* **Written instruction**
Put the records from the line containing "Across the items" up to and including the line containing "10.9 metres" into a JSON list of strings, one string per line, with blank lines left out.

* **The records**

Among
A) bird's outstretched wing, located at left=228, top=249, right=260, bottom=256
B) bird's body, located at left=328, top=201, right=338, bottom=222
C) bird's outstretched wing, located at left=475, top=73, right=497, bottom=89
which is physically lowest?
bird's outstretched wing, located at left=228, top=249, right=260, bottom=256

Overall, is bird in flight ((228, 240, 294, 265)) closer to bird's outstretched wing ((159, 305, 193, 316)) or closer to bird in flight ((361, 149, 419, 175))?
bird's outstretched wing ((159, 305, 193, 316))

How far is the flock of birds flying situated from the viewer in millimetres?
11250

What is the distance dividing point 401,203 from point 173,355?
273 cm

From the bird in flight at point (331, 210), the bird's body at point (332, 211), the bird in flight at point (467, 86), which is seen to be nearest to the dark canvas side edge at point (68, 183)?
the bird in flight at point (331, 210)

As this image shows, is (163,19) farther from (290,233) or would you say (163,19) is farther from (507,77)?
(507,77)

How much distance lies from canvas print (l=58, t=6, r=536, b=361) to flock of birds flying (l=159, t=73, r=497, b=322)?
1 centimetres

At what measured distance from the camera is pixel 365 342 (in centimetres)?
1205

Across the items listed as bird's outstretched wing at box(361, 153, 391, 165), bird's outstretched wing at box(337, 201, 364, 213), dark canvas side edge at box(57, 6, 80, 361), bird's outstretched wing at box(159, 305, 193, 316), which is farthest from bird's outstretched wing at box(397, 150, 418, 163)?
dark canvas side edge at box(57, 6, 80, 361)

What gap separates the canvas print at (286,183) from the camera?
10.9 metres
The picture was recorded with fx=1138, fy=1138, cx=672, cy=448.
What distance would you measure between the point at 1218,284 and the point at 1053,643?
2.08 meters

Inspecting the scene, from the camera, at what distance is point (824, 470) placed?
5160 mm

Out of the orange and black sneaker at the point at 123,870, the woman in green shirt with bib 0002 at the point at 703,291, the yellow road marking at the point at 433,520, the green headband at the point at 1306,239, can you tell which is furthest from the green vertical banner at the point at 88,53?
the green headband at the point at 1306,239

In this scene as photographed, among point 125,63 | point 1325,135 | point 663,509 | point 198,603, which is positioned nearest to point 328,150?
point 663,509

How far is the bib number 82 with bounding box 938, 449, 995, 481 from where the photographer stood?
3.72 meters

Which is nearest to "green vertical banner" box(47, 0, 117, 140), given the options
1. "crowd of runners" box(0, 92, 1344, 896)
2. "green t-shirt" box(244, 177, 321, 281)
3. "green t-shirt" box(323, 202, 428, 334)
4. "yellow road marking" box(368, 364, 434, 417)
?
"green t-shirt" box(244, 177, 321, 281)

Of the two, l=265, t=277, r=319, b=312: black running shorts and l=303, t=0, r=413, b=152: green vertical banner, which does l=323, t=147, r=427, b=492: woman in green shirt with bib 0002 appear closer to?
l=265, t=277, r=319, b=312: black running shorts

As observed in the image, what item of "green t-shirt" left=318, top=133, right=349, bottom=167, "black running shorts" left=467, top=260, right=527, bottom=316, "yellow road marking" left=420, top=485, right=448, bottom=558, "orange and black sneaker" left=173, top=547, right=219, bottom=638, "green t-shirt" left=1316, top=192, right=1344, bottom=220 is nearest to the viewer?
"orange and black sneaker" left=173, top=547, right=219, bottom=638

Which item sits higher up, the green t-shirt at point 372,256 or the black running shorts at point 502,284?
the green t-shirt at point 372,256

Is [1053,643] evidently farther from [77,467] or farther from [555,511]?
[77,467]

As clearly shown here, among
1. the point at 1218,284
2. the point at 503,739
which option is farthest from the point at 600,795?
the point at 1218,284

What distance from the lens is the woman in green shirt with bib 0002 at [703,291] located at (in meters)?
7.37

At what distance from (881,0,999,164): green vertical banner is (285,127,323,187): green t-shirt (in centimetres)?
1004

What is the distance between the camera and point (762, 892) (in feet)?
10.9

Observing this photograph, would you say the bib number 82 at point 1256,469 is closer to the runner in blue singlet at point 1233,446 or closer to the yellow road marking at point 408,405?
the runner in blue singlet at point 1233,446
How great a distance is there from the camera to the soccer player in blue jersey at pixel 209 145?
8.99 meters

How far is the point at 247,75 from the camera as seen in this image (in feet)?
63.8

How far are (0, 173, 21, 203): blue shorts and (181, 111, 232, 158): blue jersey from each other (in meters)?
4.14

* * *

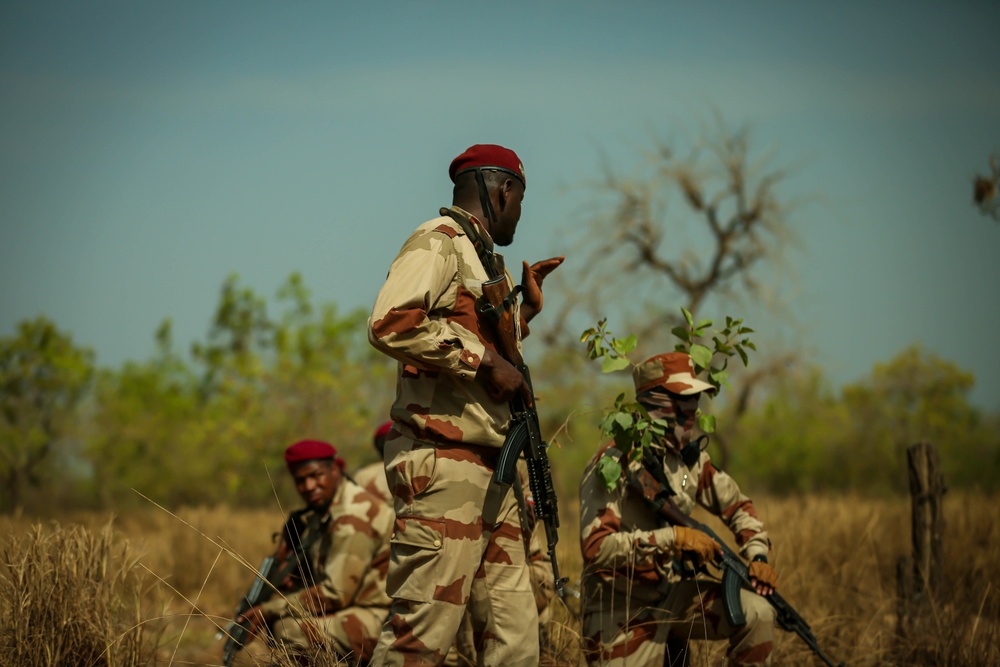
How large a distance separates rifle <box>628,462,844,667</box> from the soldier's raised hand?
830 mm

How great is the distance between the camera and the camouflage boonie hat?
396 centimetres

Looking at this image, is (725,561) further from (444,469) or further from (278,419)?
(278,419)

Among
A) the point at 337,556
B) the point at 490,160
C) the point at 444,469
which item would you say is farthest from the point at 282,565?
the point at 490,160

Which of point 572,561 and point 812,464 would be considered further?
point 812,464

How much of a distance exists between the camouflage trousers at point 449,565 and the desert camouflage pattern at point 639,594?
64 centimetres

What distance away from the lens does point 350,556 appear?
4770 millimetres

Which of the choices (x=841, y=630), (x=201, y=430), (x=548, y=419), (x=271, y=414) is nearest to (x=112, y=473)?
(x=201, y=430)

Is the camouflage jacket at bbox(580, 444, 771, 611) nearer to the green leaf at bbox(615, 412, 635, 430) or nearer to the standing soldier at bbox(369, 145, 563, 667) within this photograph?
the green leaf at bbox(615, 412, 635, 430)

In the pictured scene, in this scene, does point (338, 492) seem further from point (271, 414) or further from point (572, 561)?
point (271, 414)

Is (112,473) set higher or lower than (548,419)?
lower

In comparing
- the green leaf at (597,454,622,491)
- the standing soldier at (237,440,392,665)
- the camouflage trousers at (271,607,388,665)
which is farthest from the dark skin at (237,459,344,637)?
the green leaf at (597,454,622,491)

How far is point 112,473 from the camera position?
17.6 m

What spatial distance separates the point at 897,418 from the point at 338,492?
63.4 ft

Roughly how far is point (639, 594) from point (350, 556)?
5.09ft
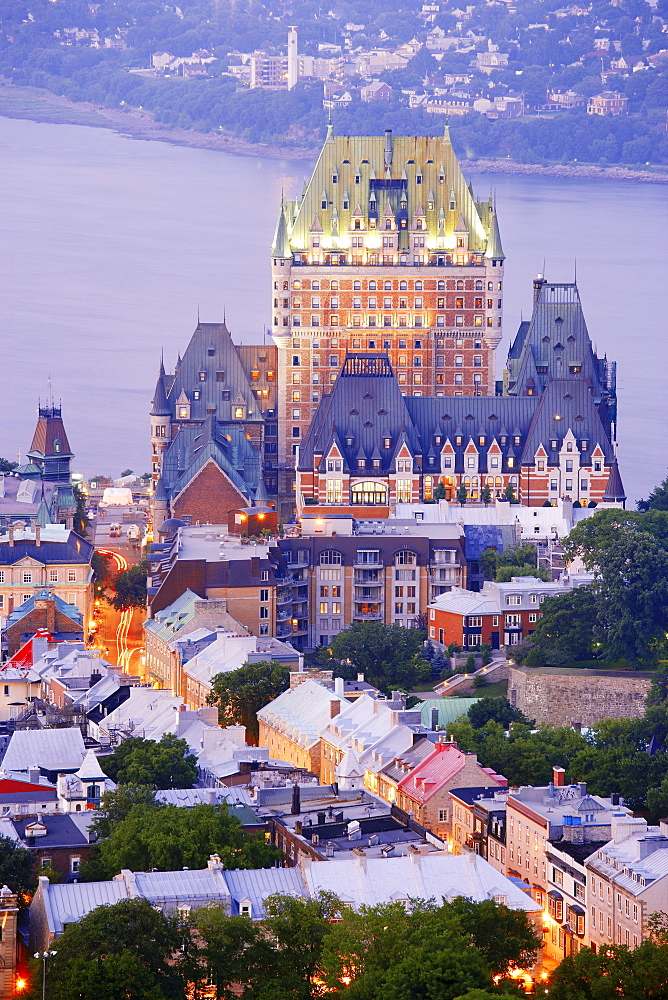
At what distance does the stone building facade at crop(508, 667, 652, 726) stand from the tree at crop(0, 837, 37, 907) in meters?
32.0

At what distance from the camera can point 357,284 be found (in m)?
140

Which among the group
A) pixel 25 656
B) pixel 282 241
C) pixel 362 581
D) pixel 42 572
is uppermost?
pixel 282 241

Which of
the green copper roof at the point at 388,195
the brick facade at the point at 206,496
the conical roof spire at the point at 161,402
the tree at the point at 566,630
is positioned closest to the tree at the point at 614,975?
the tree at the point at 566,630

* **Finished exercise**
[
  "Across the items listed as bird's outstretched wing at box(361, 153, 391, 165), bird's outstretched wing at box(337, 201, 364, 213), dark canvas side edge at box(57, 6, 80, 361), bird's outstretched wing at box(159, 305, 193, 316), which is farthest from bird's outstretched wing at box(397, 150, 418, 163)?",
  "dark canvas side edge at box(57, 6, 80, 361)",
  "What gap separates the canvas print at (286,183) from the camera?",
  "10.9 metres"
]